1) Pode se mostrar aberto e disponível. Deixe claro que sabe que está doendo e que está disposto a saber como a pessoa está - genuinamente - se sentindo. Em vez de oferecer ajudas genéricas "qualquer coisa to aqui", diga que vai deixar as+
compras do supermercado na casa da pessoa, por exemplo;
2) Ouça. Para muitos que estão em luto faz bem falar sobre a pessoa que partiu. É um jeito de manter a memória viva. Não é porque você não está tocando no assunto que a pessoa não esteja pensando no ente querido que partiu;+
3) Ouça II: o mesmo vale para perdas recentes.Acontece de o enlutado querer repassar várias vezes td o que aconteceu(ex.: aquele dia no hospital,como foi qd soube da morte, o enterro acelerado).Falar em voz alta nos ajuda a elaborar e interiorizar aos poucos uma tragédia pessoal+
4) Fique na retaguarda: monitore a pessoa.
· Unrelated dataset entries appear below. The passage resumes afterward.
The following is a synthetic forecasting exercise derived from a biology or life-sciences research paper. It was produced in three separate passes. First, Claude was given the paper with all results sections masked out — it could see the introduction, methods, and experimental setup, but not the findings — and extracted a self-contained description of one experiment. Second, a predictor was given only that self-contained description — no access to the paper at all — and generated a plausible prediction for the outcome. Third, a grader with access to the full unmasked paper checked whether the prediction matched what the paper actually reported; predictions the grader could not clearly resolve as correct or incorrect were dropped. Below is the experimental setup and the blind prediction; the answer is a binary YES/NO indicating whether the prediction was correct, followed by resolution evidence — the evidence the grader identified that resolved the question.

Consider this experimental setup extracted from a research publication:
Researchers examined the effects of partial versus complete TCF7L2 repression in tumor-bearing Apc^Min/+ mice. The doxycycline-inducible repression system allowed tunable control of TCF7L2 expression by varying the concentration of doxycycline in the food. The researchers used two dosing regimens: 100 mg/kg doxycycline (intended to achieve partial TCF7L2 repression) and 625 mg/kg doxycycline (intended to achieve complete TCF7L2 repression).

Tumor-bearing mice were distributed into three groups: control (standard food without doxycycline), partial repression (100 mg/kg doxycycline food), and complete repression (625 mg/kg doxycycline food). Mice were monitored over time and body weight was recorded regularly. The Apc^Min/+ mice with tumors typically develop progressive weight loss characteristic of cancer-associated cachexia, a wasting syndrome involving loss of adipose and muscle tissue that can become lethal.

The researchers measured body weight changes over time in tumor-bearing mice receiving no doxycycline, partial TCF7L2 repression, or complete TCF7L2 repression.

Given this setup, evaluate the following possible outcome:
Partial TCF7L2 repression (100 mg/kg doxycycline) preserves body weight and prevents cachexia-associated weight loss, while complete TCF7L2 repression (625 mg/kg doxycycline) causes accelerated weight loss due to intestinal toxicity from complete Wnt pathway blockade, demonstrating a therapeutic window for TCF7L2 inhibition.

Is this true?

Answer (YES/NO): YES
Não a sufoque nem a negligencie. Nem todo enlutado precisa de ajuda psicológica, porque o luto é um processo natural e é possível que a pessoa tenha recursos próprios para lidar com tudo o que é decorrente daquela perda. +
Mas é importante se manter informado sobre quais caminhos podem ser tomados em caso de necessidade de apoio psicológico ou psiquiátrico. Em São Paulo, uma clínica especializada em luto é o Instituto Quatro Estações de Psicologia ( http://www.4estacoes.com/ ).+
No Rio, o Instituto Entrelaços ( http://www.institutoentrelacos.com/ ). Quem souber de outros atendimentos semelhantes em diferentes estados, comenta aqui, por favor. Além disso, recentemente o Instituto Vita Alere lançou, com apoio do Google, o https://mapasaudemental.com.br/  - com indicações de +
atendimento gratuito em todo o país. Nos últimos dias, também entrou no ar o http://cuidadoaoluto.com.br/ , de auxílio em diferentes frentes ao enlutado por Covid, inclusive com grupos de apoio. +
Precisamos, de vez, quebrar o tabu sobre a morte. Dizer que é "única certeza que a gente tem na vida" é só mais um jeito de evitar o assunto. Falar sobre morte não é tarefa de psicólogo, médico ou de quem acabou de perder alguém. É uma tarefa social. +
Ah!! E muito importante: luto não é só chorar e usar preto, embora também possa ser. Não julgue a dor do outro se ele não se comporta como você achou que deveria ou como você se comportaria se algo semelhante te acontecesse.